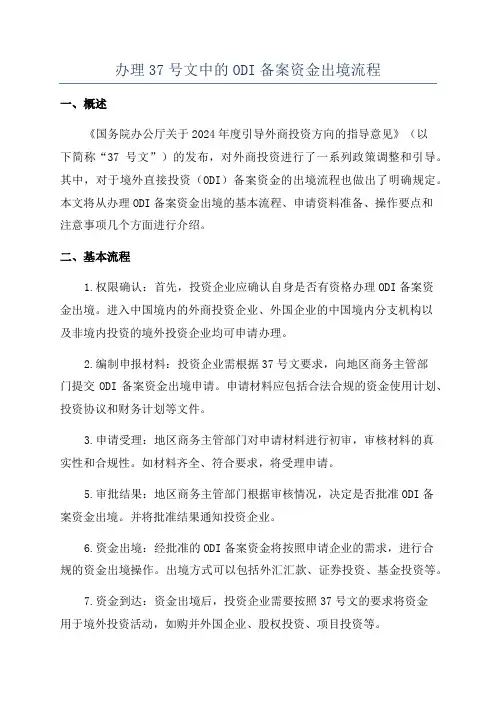 办理 37 号文中的 ODI 备案资金出境流程

一、概述

《国务院办公厅关于 2024 年度引导外商投资方向的指导意见》（以下简称“37 号文”）的发布，对外商投资进行了一系列政策调整和引导。其中，对于境外直接投资（ODI）备案资金的出境流程也做出了明确规定。本文将从办理 ODI 备案资金出境的基本流程、申请资料准备、操作要点和注意事项几个方面进行介绍。

二、基本流程

1.权限确认：首先，投资企业应确认自身是否有资格办理 ODI 备案资金出境。进入中国境内的外商投资企业、外国企业的中国境内分支机构以及非境内投资的境外投资企业均可申请办理。

2.编制申报材料：投资企业需根据 37 号文要求，向地区商务主管部门提交 ODI 备案资金出境申请。申请材料应包括合法合规的资金使用计划、投资协议和财务计划等文件。

3.申请受理：地区商务主管部门对申请材料进行初审，审核材料的真实性和合规性。如材料齐全、符合要求，将受理申请。

5.审批结果：地区商务主管部门根据审核情况，决定是否批准 ODI 备案资金出境。并将批准结果通知投资企业。

6.资金出境：经批准的 ODI 备案资金将按照申请企业的需求，进行合规的资金出境操作。出境方式可以包括外汇汇款、证券投资、基金投资等。

7.资金到达：资金出境后，投资企业需要按照 37 号文的要求将资金用于境外投资活动，如购并外国企业、股权投资、项目投资等。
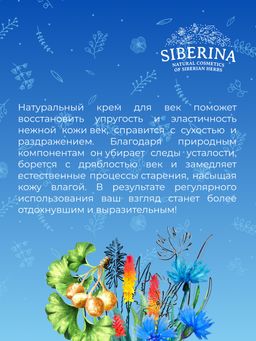 SIBERINA
NATURAL COSMETICS
OF SIBERIAN HERBS

Натуральный крем для век поможет восстановить упругость и эластичность нежной кожи век, справится с сухостью и раздражением. Благодаря природным компонентам он убирает следы усталости, борется с дряблостью век и замедляет естественные процессы старения, насыщая кожу влагой. В результате регулярного использования ваш взгляд станет более отдохнувшим и выразительным!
....
● **Task directions**
Pictures are to be left out. Write out only the lines above starting at the one with "3.申请受理：地区商务主管部" and ending at the one with "OF SIBERIAN HERBS", both lines included, exactly.

● **Answer for the task**
3.申请受理：地区商务主管部门对申请材料进行初审，审核材料的真实性和合规性。如材料齐全、符合要求，将受理申请。

5.审批结果：地区商务主管部门根据审核情况，决定是否批准 ODI 备案资金出境。并将批准结果通知投资企业。

6.资金出境：经批准的 ODI 备案资金将按照申请企业的需求，进行合规的资金出境操作。出境方式可以包括外汇汇款、证券投资、基金投资等。

7.资金到达：资金出境后，投资企业需要按照 37 号文的要求将资金用于境外投资活动，如购并外国企业、股权投资、项目投资等。
 SIBERINA
NATURAL COSMETICS
OF SIBERIAN HERBS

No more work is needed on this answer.